§ **Text excerpt**
** begin **

The Passing of Lynn Newcomb Jr.

Posted by on Sep 11th, 2011 and filed under News. You can follow any responses to this entry through the RSS 2.0. You can leave a response or trackback to this entry


On Monday, Angeles Crest legend Lynn Newcomb Jr., 91, died in Bishop, Calif.

Newcomb’s Ranch is synonymous with the ’Crest. For decades the ranch has been an oasis for motorcyclists, motorists and cyclists alike. Perhaps it is the only place on the ’Crest where all three road enthusiasts get along. The reason for that, according to those who knew him, was Lynn Newcomb Jr.

“He gave me my first job,” said Darren Martinelli, a long time employee of Newcomb’s Ranch.

Martinelli started working a Mt. Waterman, a ski resort also owned by Newcomb.

“One day they were really busy at the ranch and Lynn said, ‘Who wants to go and bus tables?’” Martinelli recalled.

He volunteered and has been at Newcomb’s Ranch every since. That was about 26 years ago.

Newcomb was an innovator, seeing the mountain as a series of challenges that could be met. He bought Mt. Waterman and turned a rugged area into a mountain ski resort.

“Those first days when he was building Mt. Waterman, if you wanted to get up the mountain you had to use the trail,” Martinelli said. “Lynn was a USC student of engineering. He [developed] the chair lifts. That was a brand new concept.”

Martinelli said he felt that Mt. Waterman was meant to be.

“Everything came together,” he said. “[Lynn] found out the U.S. Forest Service was [training personnel] on cutting trees down.”

Newcomb invited the service to practice their tree cutting skills in the Mt. Waterman area and cleared the mountain.

“Caltrans wanted wood to build the tunnel. Lynn had plenty of wood. Martinelli said. “Just all sorts of little things came together.”

Newcomb was supportive of those who lived on the mountain and those who traveled the ’Crest but he was especially supportive to emergency responders like Montrose Search and Rescue.

“What was amazing about [Lynn] was we (Montrose Search and Rescue members) would be up there in the middle of a snow storm and he would fire up the diesel motor for the chair lift and we would go up,” said Mike Leum, MSR member.

** end **

Scene-based spatial questions
** begin **

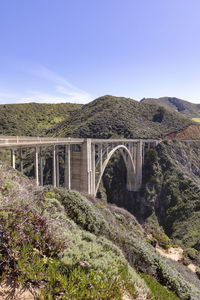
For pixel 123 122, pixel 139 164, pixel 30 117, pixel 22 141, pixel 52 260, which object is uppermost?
pixel 30 117

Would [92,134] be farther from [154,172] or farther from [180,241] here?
[180,241]

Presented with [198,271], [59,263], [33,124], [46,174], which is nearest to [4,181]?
[59,263]

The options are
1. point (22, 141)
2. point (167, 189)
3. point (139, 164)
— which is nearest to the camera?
point (22, 141)

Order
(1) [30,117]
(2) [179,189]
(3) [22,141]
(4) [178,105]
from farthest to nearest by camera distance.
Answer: (4) [178,105] < (1) [30,117] < (2) [179,189] < (3) [22,141]

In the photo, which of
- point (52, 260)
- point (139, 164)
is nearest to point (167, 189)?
point (139, 164)

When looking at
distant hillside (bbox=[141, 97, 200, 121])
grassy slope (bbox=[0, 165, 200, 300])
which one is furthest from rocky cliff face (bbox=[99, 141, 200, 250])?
distant hillside (bbox=[141, 97, 200, 121])

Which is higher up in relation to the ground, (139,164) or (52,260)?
(52,260)

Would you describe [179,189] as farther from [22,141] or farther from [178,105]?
[178,105]
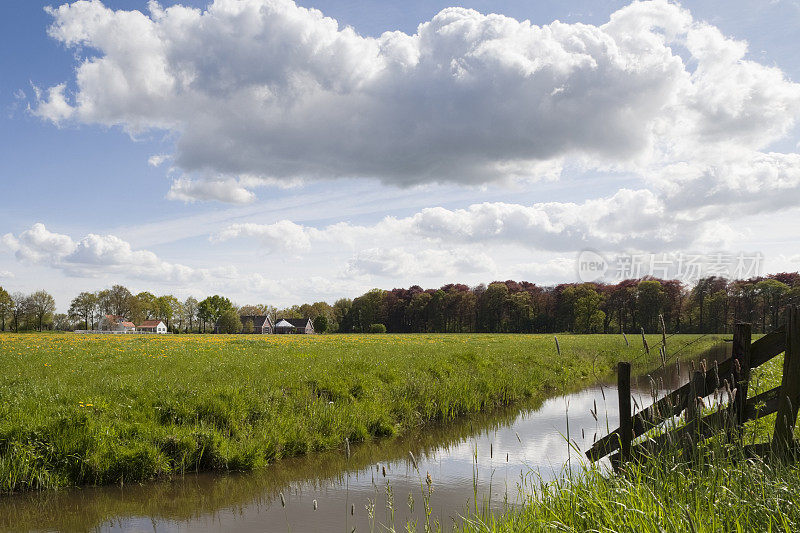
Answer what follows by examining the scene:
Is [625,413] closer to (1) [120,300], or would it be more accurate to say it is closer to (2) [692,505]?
(2) [692,505]

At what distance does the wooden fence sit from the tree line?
7224 cm

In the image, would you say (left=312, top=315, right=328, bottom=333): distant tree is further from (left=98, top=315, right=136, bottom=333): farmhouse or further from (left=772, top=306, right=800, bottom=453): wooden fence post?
(left=772, top=306, right=800, bottom=453): wooden fence post

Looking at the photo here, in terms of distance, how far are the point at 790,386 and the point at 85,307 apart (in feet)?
446

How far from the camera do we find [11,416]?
978cm

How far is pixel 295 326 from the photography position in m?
132

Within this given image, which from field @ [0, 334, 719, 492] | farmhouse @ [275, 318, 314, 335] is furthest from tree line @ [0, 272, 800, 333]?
field @ [0, 334, 719, 492]

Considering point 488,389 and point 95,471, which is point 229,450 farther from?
point 488,389

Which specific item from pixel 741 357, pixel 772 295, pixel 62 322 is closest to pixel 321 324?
pixel 62 322

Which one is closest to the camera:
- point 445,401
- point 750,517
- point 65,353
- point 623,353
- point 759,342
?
point 750,517

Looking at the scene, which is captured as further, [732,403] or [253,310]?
[253,310]

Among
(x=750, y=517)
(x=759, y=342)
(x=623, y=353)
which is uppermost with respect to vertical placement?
(x=759, y=342)

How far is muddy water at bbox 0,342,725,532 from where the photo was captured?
7867mm

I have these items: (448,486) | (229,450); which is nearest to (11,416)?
(229,450)

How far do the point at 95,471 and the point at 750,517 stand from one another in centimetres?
989
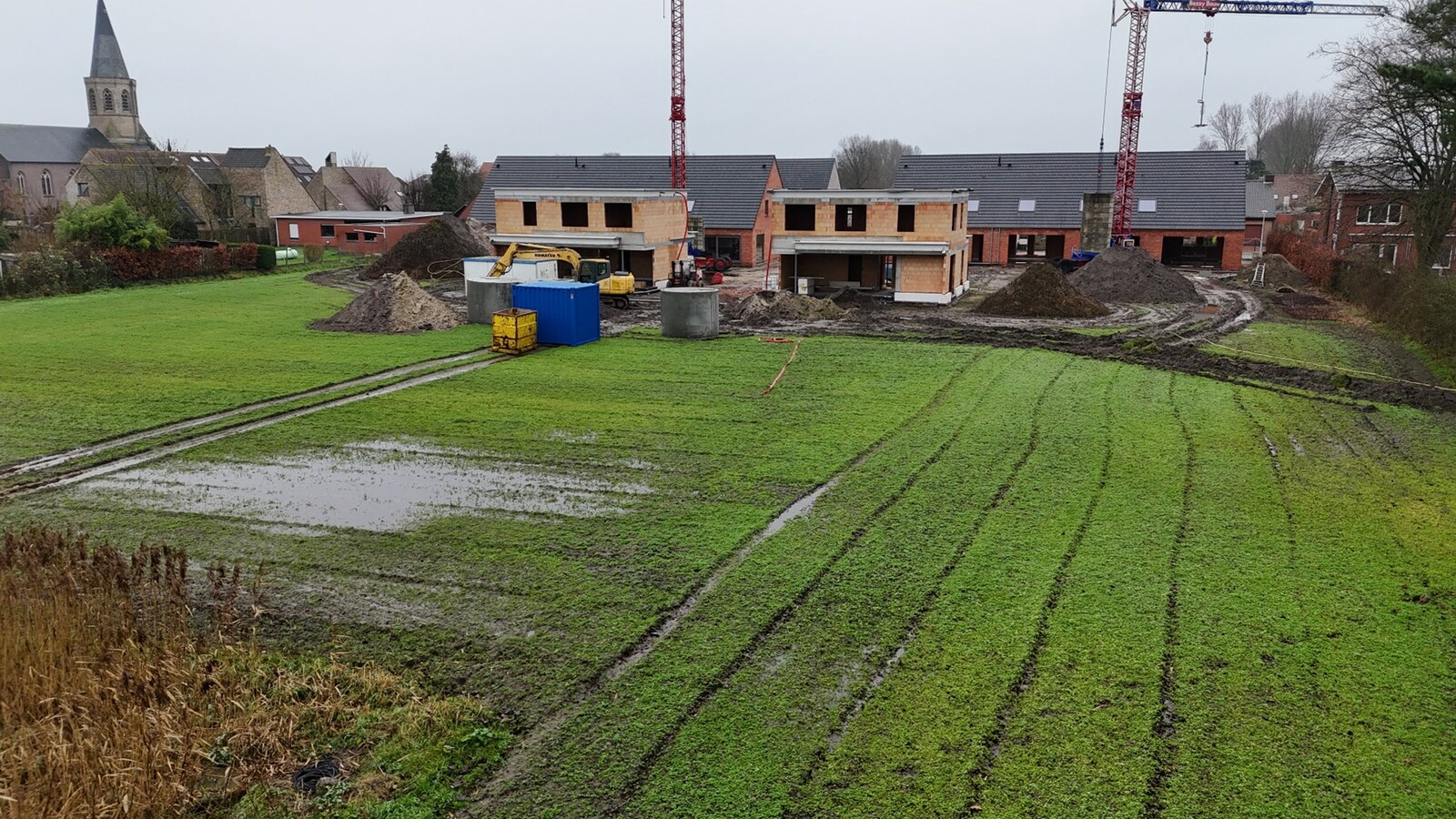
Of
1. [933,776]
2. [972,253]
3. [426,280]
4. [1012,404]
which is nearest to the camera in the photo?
[933,776]

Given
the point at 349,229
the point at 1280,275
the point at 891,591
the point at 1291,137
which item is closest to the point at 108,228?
the point at 349,229

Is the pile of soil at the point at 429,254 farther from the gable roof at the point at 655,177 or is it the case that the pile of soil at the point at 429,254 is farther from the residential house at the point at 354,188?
the residential house at the point at 354,188

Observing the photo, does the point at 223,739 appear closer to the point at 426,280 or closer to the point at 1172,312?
the point at 1172,312

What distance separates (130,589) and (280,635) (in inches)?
76.1

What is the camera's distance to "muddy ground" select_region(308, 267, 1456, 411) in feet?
69.3

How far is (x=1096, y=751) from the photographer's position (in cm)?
729

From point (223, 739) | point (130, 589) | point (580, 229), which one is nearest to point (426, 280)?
point (580, 229)

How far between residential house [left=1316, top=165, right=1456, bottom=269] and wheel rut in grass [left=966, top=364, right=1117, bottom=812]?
32.2 m

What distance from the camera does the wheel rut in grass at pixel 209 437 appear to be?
1401 cm

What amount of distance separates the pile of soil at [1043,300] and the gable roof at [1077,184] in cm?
2026

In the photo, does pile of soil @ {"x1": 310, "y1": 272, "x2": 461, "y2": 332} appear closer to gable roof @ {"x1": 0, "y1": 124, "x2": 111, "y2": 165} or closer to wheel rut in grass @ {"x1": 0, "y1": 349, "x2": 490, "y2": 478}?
wheel rut in grass @ {"x1": 0, "y1": 349, "x2": 490, "y2": 478}

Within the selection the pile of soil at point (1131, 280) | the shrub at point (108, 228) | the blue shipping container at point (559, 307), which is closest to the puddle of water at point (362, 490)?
the blue shipping container at point (559, 307)

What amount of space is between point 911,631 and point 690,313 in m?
19.5

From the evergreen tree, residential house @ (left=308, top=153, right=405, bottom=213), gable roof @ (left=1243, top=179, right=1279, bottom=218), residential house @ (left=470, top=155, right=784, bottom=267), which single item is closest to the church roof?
residential house @ (left=308, top=153, right=405, bottom=213)
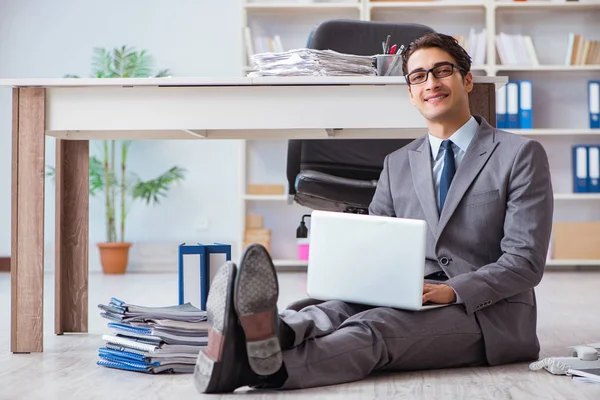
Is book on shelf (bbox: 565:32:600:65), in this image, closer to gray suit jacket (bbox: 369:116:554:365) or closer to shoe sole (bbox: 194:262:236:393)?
gray suit jacket (bbox: 369:116:554:365)

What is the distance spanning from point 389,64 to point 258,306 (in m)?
0.93

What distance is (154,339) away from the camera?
1740 mm

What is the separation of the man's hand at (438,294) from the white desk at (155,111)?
1.59ft

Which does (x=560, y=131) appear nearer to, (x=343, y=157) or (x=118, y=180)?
(x=343, y=157)

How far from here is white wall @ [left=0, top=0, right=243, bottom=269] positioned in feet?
16.5

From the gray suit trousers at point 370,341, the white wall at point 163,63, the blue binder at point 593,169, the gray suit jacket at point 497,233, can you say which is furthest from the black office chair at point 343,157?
the blue binder at point 593,169

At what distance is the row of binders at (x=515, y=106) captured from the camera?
473 centimetres

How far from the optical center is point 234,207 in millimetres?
5043

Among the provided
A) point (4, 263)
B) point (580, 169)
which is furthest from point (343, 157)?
point (4, 263)

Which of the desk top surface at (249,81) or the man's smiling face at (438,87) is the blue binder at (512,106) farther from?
the man's smiling face at (438,87)

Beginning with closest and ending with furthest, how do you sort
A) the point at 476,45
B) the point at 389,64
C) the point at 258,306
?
the point at 258,306 → the point at 389,64 → the point at 476,45

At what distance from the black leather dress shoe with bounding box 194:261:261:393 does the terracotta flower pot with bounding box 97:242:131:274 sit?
3.40 meters

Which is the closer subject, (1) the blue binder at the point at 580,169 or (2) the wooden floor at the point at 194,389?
(2) the wooden floor at the point at 194,389

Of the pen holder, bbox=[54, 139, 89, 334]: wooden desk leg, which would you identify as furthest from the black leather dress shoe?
bbox=[54, 139, 89, 334]: wooden desk leg
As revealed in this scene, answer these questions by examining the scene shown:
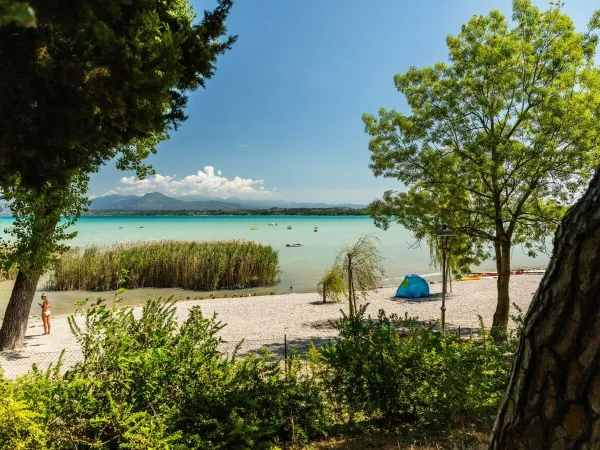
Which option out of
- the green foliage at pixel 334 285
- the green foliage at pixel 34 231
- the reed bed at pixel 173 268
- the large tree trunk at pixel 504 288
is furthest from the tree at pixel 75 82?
the reed bed at pixel 173 268

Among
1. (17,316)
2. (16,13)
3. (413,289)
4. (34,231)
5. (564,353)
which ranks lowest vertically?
(413,289)

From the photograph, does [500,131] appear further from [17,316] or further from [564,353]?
[17,316]

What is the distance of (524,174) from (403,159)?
3.26 meters

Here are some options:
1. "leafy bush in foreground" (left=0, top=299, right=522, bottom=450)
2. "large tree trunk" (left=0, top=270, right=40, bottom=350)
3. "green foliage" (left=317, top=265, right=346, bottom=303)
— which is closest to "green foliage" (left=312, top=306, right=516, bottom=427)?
"leafy bush in foreground" (left=0, top=299, right=522, bottom=450)

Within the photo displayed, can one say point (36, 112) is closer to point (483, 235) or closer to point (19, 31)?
point (19, 31)

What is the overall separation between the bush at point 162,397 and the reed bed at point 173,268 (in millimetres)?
20992

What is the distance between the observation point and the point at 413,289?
20312 millimetres

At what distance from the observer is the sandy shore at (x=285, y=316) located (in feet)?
37.0

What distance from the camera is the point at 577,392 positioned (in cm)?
120

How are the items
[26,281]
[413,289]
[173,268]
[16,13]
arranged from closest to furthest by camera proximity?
[16,13], [26,281], [413,289], [173,268]

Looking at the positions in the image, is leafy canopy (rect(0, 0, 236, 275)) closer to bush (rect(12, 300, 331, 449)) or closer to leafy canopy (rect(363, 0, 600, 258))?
bush (rect(12, 300, 331, 449))

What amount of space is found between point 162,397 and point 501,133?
441 inches

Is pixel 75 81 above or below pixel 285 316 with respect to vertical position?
above

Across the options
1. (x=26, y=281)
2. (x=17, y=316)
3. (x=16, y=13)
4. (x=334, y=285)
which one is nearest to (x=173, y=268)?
(x=334, y=285)
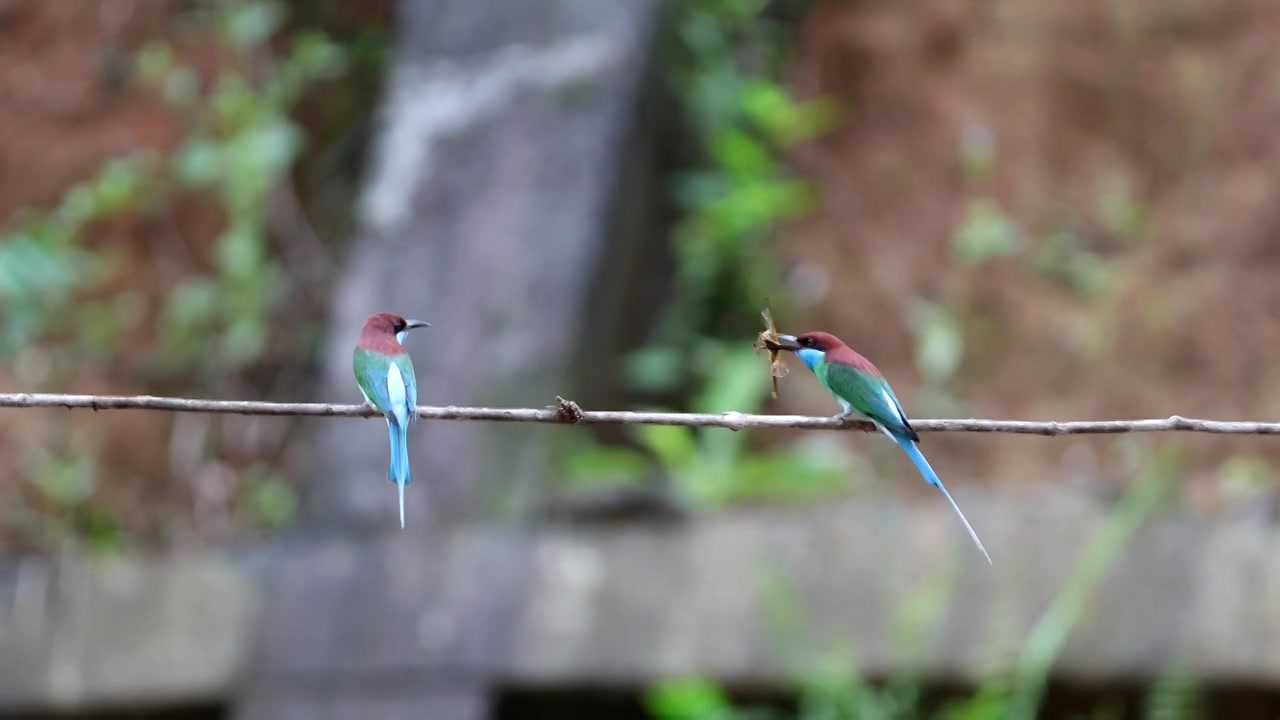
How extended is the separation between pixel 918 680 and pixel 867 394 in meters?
1.88

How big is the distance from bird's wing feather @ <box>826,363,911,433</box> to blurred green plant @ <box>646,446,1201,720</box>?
5.72 feet

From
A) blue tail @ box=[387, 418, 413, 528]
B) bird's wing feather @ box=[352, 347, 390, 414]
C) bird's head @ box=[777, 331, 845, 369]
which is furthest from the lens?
bird's head @ box=[777, 331, 845, 369]

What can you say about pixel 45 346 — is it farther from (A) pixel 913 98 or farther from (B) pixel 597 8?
(A) pixel 913 98

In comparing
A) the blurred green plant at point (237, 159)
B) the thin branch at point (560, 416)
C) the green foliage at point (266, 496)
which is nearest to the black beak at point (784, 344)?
the thin branch at point (560, 416)

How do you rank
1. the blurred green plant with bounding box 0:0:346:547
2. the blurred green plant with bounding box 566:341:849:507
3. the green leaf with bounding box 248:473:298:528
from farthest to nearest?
1. the blurred green plant with bounding box 0:0:346:547
2. the green leaf with bounding box 248:473:298:528
3. the blurred green plant with bounding box 566:341:849:507

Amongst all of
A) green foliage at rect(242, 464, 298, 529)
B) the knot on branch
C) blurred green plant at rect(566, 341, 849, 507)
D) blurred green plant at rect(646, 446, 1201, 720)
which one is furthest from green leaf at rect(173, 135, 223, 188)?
the knot on branch

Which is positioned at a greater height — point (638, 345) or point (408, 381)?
point (638, 345)

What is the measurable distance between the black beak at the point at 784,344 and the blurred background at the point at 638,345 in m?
1.83

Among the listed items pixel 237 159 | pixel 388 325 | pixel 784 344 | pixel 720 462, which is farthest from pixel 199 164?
pixel 784 344

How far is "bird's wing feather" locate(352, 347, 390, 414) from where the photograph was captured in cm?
199

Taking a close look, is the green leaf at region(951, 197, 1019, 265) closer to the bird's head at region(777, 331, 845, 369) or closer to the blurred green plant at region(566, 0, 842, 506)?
the blurred green plant at region(566, 0, 842, 506)

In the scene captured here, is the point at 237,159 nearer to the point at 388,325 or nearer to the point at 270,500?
the point at 270,500

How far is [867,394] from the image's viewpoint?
2.08 metres

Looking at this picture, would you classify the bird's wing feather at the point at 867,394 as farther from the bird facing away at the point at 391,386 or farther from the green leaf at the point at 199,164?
the green leaf at the point at 199,164
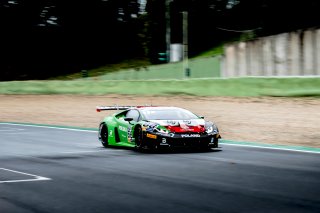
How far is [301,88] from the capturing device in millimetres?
25219

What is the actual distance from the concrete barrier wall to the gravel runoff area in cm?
591

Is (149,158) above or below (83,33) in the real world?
below

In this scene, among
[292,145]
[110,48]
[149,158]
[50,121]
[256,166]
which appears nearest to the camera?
[256,166]

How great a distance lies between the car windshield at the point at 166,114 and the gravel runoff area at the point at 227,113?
331cm

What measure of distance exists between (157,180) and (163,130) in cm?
495

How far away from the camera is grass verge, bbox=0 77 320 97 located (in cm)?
2542

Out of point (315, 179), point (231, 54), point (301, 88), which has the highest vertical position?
point (231, 54)

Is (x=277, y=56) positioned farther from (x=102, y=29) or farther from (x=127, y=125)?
(x=102, y=29)

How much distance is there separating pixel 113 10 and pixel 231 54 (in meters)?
45.7

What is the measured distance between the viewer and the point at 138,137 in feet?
56.5

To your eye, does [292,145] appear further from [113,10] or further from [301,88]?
[113,10]

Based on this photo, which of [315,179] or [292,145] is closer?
[315,179]

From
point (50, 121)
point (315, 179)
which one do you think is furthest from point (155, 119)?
point (50, 121)

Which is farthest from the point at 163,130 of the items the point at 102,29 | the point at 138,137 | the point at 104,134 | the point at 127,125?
the point at 102,29
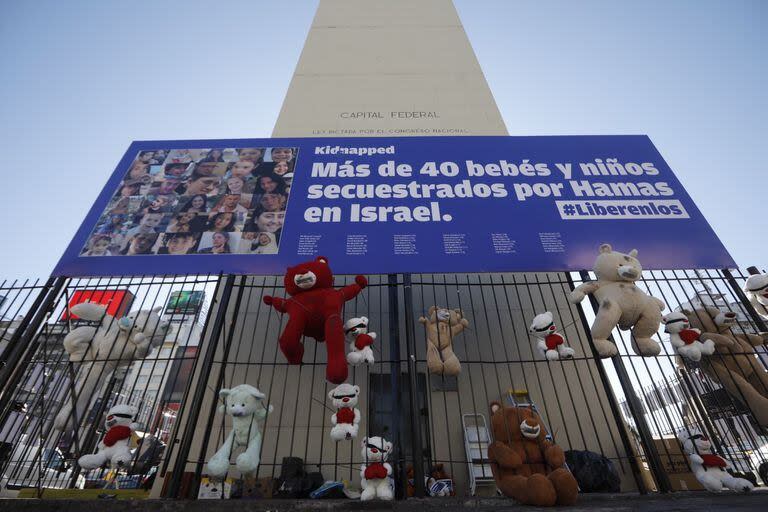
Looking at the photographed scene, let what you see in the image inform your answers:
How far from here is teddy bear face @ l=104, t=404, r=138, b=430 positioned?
9.67ft

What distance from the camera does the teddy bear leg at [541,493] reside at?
225cm

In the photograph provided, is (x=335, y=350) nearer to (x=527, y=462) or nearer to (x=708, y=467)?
(x=527, y=462)

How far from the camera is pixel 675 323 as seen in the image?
3281mm

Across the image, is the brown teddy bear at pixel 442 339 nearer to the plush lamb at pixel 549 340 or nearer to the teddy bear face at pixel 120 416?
the plush lamb at pixel 549 340

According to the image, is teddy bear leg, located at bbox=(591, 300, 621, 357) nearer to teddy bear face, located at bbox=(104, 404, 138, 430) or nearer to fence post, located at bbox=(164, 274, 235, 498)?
fence post, located at bbox=(164, 274, 235, 498)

** end **

§ **Jobs**
1. According to the article on Lynn Newcomb Jr., how old was he when he died?
2. In the article on Lynn Newcomb Jr., swap "Bishop" for "Lone Pine" and write out the passage from "The Passing of" to "in Bishop, Calif.".
Answer from the article on Lynn Newcomb Jr. alone, without using the data.

§ **Solutions for each task**
1. 91

2.
The Passing of Lynn Newcomb Jr.

Posted by on Sep 11th, 2011 and filed under News. You can follow any responses to this entry through the RSS 2.0. You can leave a response or trackback to this entry


On Monday, Angeles Crest legend Lynn Newcomb Jr., 91, died in Lone Pine, Calif.